I’m not disputing that there’s maths involved. The formula, though, looks complicated – as it should when you’re calculating potential changes in consumer prices as a result of a 12% decline in sterling over two years.
But I am disputing that anyone, anywhere, knows what will happen over two years, much less two months. And that anyone can know that sterling will fall by precisely 12% over the next 24 months.
You can see my point, I hope. The “Remain” campaign is trying to reduce the Brexit argument to the pocketbook level: this isn’t about principle, or British justice, or the centralisation of power in Brussels. It’s about footwear. And the price of crisps. Or houses!
Did you miss that last week? British house prices could fall by 10-18% because of Brexit, Chancellor George Osborne claimed. You have to give Osborne credit. He’s leaving no stone unthrown in his attempt to scare Britons into staying in the EU.
The Fleet Street Letter’s Charlie Morris got Osborne’s message and sent me a note at the weekend.
Osborne warns why houses crash if we Brexit. Great. They should. They’re too high. Brexit needs to embrace the millennials. They want lower house prices yet they are statistically in the “Remain” camp.
Will the millennials vote with their hearts, their minds or their pocketbooks? A good rule of thumb in politics is that most people (including millennials) vote their pocketbook in times of economic uncertainty. It’s only when things are going swimmingly that they vote on ideals or values. This vote will tell us a lot about how the British people feel about the economy and the Tory leadership.
But markets may tell us a lot more ahead of time. In the rest of today’s brief letter I want to show you a chart. The chart shows that we’re at a crossroads in the stockmarket. But there’s a catch!
Then, a speech by the CEO of one of globalisation’s biggest backers. It reads like a eulogy for the modern world. He recommends a “bold pivot” to a more local world. But first the chart!
Markets could be on the verge of a 2001 or 2008 downturn, according to the chart above. The last two times the 50-week moving average (the yellow line) crossed below the 100-week moving average (the green line), the S&P 500 fell by over 40% both times. On Friday, the 50-week MA closed below the 200-week MA.
Now, you should know I’m not a technician. And these “death cross” technical calls are often used to write a really scary headline. But prices are signals. This could be a signal that markets are rolling over. The tide is going out on the free market of capital, goods, services, labour, and people. But there are two catches.
First, in mid-June of 2012, the 50-week MA nearly crossed the 100-week MA. Greece was headed for an election.
Grexit loomed. Doom abounded.
Then the pro-austerity party (Golden Dawn) won the Greek elections. Grexit averted! The S&P 500 rallied from 1,278 up to 2,000 – a gain of 56%. Could the same happen now? Could a near miss on Brexit lead to a big rally in global stocks?
Well, it’s the universe. Anything could happen. But the second catch is that this signal is a lagging indicator. The stockmarket is supposed to look ahead, of course, discounting the present value of future earnings. But a long-term moving average is an aggregate price that takes time to signal back to you. That’s why the “death cross” above always come after a market peak.

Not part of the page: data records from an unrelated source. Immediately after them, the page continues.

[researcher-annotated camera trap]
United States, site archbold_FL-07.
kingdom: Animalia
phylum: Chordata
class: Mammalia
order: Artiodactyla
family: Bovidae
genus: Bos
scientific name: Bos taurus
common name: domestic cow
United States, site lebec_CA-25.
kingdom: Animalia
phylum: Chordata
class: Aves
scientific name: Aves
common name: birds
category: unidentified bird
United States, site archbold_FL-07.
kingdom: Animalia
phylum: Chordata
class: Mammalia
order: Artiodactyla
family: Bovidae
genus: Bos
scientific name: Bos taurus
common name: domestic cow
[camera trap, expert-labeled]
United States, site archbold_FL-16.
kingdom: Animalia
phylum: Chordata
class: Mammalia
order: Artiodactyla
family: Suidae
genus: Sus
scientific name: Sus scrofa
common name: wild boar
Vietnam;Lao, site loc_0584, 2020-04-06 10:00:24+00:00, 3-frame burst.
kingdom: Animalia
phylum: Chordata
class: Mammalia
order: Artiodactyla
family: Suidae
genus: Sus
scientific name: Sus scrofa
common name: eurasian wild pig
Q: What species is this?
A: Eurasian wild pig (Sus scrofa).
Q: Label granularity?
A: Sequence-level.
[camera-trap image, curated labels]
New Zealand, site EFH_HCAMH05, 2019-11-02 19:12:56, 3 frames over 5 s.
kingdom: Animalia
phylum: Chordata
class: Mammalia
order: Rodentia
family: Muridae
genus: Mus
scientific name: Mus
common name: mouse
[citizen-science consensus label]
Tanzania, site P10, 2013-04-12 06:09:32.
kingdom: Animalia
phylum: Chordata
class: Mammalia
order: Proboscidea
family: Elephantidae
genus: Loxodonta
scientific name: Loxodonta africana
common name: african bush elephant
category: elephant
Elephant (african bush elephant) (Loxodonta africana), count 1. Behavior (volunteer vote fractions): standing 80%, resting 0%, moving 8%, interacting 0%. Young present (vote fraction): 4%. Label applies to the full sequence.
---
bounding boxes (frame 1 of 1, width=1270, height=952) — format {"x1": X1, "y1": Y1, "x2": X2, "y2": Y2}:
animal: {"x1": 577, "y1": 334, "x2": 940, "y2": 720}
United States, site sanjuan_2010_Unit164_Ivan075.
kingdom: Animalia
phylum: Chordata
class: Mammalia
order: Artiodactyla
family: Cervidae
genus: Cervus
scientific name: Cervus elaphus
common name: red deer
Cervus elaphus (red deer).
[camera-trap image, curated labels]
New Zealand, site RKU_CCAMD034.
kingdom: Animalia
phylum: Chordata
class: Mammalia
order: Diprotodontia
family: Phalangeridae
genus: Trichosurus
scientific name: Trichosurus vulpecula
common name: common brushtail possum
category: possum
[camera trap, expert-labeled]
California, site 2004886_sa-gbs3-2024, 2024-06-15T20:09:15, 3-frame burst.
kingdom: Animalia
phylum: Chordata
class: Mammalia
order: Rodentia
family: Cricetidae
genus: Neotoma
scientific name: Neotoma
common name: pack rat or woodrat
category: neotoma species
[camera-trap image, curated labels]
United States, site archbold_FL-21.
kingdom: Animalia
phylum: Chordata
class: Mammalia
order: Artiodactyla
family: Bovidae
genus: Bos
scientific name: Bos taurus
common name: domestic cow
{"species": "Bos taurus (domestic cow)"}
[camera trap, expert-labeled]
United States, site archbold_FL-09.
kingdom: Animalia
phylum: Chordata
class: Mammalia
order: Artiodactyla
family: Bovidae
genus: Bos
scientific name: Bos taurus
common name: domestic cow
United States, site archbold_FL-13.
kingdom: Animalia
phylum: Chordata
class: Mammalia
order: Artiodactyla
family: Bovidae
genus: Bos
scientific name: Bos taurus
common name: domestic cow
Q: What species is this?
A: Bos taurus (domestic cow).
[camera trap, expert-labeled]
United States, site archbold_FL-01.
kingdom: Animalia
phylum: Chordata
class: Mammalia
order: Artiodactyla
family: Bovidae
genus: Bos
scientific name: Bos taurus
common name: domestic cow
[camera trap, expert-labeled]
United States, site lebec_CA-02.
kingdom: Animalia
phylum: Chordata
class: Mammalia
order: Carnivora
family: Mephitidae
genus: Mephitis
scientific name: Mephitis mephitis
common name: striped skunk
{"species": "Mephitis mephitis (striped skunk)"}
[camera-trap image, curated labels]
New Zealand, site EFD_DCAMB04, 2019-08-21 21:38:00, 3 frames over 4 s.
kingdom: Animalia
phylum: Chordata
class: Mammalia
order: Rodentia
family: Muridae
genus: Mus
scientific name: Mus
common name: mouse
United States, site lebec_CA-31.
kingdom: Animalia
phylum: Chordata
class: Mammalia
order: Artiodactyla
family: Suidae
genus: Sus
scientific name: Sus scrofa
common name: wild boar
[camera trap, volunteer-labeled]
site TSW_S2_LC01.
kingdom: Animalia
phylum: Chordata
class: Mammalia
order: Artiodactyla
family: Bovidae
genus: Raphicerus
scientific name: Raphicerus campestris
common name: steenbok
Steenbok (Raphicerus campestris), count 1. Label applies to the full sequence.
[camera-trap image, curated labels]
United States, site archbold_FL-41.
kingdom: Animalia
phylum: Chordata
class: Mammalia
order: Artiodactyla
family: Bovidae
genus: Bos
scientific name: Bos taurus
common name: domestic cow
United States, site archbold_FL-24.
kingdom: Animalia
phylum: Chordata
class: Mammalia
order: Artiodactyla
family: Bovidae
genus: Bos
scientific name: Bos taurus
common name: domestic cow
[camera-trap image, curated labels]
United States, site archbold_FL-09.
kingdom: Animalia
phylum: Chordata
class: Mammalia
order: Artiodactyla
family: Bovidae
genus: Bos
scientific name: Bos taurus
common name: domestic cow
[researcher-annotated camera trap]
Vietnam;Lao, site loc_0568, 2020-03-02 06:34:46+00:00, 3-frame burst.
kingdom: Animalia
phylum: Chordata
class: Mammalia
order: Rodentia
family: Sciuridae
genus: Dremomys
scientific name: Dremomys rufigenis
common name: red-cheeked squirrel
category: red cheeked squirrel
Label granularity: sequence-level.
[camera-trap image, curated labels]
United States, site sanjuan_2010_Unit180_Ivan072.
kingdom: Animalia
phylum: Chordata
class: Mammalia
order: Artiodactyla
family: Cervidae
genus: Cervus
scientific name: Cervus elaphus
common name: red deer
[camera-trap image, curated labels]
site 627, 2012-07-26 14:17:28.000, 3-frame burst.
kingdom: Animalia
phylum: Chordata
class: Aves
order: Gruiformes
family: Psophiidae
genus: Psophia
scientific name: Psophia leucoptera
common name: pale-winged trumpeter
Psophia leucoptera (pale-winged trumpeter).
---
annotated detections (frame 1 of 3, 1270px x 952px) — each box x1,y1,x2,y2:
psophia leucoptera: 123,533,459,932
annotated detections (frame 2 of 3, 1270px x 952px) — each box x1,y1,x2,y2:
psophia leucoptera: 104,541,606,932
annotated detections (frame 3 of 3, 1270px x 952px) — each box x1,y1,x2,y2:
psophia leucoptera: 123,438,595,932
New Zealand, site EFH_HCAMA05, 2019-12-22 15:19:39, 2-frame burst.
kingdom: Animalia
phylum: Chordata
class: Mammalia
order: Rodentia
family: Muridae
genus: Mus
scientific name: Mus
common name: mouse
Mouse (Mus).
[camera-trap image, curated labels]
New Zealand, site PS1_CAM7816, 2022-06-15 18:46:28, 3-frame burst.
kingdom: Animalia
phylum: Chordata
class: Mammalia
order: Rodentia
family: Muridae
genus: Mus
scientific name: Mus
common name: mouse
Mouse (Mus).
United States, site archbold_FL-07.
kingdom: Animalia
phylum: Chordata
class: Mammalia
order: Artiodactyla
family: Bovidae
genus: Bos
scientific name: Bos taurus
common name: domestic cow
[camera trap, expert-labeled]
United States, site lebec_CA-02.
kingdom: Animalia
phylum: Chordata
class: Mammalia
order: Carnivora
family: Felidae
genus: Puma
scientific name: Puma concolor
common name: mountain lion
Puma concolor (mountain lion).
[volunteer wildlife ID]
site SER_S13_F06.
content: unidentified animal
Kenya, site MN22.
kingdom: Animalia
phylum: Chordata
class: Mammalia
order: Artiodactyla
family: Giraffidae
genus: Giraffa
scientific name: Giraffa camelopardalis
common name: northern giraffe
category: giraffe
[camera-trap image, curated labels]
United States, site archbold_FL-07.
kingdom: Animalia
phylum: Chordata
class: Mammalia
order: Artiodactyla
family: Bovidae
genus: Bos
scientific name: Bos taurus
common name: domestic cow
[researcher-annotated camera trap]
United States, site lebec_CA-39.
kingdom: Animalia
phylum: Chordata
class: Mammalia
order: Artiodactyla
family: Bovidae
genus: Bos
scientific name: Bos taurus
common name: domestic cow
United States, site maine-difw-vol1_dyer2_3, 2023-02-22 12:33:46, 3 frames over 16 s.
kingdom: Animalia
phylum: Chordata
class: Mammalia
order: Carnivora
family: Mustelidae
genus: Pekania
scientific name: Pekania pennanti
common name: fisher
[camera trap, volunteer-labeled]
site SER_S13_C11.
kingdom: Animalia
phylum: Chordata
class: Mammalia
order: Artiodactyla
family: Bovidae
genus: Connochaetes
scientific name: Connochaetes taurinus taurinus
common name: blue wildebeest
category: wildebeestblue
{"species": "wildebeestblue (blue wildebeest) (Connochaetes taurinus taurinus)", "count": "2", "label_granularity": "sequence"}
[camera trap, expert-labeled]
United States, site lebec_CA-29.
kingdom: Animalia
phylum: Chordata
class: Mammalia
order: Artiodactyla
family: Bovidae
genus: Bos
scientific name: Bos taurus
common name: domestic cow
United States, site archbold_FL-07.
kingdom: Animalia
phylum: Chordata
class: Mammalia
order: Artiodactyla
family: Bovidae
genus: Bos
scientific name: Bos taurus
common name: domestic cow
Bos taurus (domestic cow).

If it’s confusing, think of it this way: only the very perceptive realise how bad things are going to be. Most people don’t see it until it starts to get bad around them. And then the price action becomes self-fulfilling. In a bear market, ordinary people sell stocks because they are falling (just as they buy them because they are rising in a bull market).
I say “ordinary people” because investors are not supposed to behave like ordinary people. They’re supposed to “be fearful when others are greedy, and be greedy when others are fearful.” Investors pay attention to value, not price.